Why don't servers always run at max?
Solution 1:
Latency will be one reason. The lag between "disk give me this data I need before I can do anything else" and the time the data gets back will leave the CPU idle for that time.
Resources probably do run at 100%, but for very brief periods. An operating system booting will follow the general pattern of "process or decide something, fetch something from disk, do something in memory, do something with a device", repeating many times per second. So when you see a disk at 25% in a 2 second period that probably means it was running at 100% for 0.5 seconds then idle the rest of the time.

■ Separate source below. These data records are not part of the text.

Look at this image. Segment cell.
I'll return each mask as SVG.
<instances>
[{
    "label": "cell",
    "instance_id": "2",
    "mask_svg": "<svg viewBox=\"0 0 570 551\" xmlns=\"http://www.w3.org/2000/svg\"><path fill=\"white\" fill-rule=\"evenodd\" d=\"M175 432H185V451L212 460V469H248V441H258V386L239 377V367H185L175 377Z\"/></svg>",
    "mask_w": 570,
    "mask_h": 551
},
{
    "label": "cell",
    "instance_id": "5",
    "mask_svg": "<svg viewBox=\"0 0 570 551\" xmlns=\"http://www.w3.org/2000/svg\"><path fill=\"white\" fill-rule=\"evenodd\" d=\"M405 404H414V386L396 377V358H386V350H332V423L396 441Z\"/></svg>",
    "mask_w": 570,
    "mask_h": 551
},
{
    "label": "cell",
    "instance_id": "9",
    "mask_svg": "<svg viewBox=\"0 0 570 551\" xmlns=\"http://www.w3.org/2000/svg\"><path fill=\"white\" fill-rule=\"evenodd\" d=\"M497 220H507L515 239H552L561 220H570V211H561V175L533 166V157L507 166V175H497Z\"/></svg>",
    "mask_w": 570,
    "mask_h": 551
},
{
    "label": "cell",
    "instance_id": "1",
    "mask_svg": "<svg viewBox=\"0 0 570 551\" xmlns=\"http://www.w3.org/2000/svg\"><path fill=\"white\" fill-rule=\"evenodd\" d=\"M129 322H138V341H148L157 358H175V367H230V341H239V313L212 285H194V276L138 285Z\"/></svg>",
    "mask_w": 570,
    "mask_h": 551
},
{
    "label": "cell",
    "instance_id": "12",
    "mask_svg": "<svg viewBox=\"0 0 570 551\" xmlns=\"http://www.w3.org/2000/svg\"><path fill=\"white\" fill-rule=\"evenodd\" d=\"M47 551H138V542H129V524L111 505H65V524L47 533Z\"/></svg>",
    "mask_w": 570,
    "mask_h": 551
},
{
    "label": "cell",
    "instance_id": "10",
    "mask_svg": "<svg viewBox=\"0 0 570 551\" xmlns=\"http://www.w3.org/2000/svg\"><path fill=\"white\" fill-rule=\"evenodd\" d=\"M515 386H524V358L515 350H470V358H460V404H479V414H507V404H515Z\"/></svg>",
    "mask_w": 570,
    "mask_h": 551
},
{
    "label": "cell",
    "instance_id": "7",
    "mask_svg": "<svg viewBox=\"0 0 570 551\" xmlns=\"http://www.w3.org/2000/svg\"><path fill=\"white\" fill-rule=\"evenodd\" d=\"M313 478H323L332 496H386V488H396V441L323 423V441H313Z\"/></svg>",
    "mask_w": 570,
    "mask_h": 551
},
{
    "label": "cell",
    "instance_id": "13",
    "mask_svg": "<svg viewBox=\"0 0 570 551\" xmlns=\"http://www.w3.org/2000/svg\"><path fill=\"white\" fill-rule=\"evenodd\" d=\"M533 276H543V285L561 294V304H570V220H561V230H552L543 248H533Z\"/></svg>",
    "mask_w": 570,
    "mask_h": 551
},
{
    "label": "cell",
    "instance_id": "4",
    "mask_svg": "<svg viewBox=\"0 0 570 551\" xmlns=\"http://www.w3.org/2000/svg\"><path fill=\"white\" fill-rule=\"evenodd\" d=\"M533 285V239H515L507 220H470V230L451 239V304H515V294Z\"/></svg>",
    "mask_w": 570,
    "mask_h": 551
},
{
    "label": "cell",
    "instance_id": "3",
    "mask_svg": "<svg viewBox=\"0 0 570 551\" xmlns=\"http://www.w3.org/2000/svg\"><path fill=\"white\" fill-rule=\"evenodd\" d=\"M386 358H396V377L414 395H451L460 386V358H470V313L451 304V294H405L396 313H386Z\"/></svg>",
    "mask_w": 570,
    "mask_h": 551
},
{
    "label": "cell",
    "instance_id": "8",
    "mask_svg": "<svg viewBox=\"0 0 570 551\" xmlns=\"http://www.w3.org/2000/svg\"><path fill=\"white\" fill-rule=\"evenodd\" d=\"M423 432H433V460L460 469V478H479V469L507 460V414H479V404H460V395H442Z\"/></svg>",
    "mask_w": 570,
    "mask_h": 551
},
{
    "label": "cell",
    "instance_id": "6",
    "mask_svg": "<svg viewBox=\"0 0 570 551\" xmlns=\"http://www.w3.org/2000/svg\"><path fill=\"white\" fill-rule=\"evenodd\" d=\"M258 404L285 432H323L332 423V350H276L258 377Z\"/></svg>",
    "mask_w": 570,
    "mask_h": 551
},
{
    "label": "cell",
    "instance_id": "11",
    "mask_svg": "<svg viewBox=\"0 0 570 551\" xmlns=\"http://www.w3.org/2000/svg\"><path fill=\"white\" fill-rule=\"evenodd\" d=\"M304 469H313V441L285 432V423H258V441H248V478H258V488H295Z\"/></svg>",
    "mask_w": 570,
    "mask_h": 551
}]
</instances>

As EEAA pointed out multicore systems make this a bit more complex. A single threaded piece of software on a CPU that can execute four threads can only hit 25% running at full speed. Even multithreaded software can rarely hit 100%, because data has to flow (usually) from hard drive, to RAM, to cache, to CPU. Keeping that pipeline full is difficult, and tends to happen mostly with predictable workloads like video encoding. In this case the operating system can observe read patterns and retrieve data before it's required, putting it into appropriate caches, such as the disk cache in RAM.
Solution 2:
You're thinking about this in a very simplistic way, which is causing you to make some incorrect assumptions, which I'll try and clear up.
First, and potentially most simply, on a multicore system, in order to understand CPU usage you have to take into account whether or not the process load is multithreaded, and designed to take advantage of multiple cores. If this is not the case, depending on the mix of processes running, you may not ever see 100% usage. Ever.

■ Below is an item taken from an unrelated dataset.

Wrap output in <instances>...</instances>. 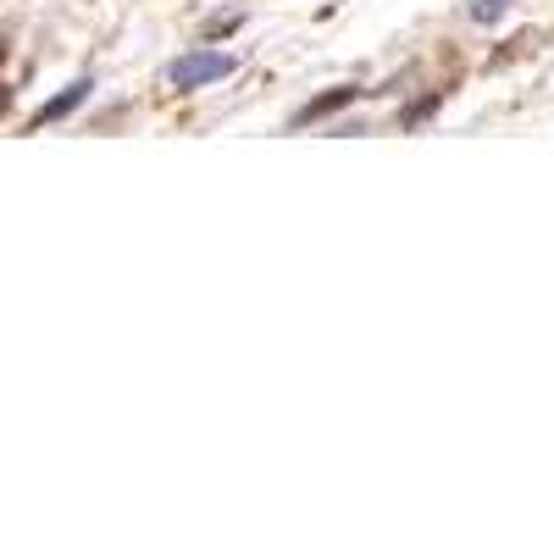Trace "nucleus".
Returning a JSON list of instances; mask_svg holds the SVG:
<instances>
[{"label":"nucleus","mask_w":554,"mask_h":554,"mask_svg":"<svg viewBox=\"0 0 554 554\" xmlns=\"http://www.w3.org/2000/svg\"><path fill=\"white\" fill-rule=\"evenodd\" d=\"M233 73V56L228 50H189L167 67V84L172 89H200V84H217V78Z\"/></svg>","instance_id":"f257e3e1"},{"label":"nucleus","mask_w":554,"mask_h":554,"mask_svg":"<svg viewBox=\"0 0 554 554\" xmlns=\"http://www.w3.org/2000/svg\"><path fill=\"white\" fill-rule=\"evenodd\" d=\"M89 89H95V84H89V78H73V84L61 89L56 100H45V106L34 111V128H45V122H61V117H73V111L89 100Z\"/></svg>","instance_id":"7ed1b4c3"},{"label":"nucleus","mask_w":554,"mask_h":554,"mask_svg":"<svg viewBox=\"0 0 554 554\" xmlns=\"http://www.w3.org/2000/svg\"><path fill=\"white\" fill-rule=\"evenodd\" d=\"M355 95H361V89L355 84H338V89H327V95H316V100H305L300 111H294V128H305V122H322V117H333V111H344V106H355Z\"/></svg>","instance_id":"f03ea898"},{"label":"nucleus","mask_w":554,"mask_h":554,"mask_svg":"<svg viewBox=\"0 0 554 554\" xmlns=\"http://www.w3.org/2000/svg\"><path fill=\"white\" fill-rule=\"evenodd\" d=\"M510 12V0H466V17L471 23H499Z\"/></svg>","instance_id":"20e7f679"},{"label":"nucleus","mask_w":554,"mask_h":554,"mask_svg":"<svg viewBox=\"0 0 554 554\" xmlns=\"http://www.w3.org/2000/svg\"><path fill=\"white\" fill-rule=\"evenodd\" d=\"M244 17L233 12V17H211V23H205V39H217V34H233V28H239Z\"/></svg>","instance_id":"39448f33"}]
</instances>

Second, you need to consider IO device performance. How does your system know, for instance, how many IOps your devices are capable of? It doesn't. A more meaningful metric for you to watch is your iowait
value during boot (which may be difficult to obtain during the boot process) or the disk queues/latency during boot (which should be easier to obtain from your hypervisor). If you see queues or latency spike, it's likely that your IO devices are a contributing factor to your performance issues.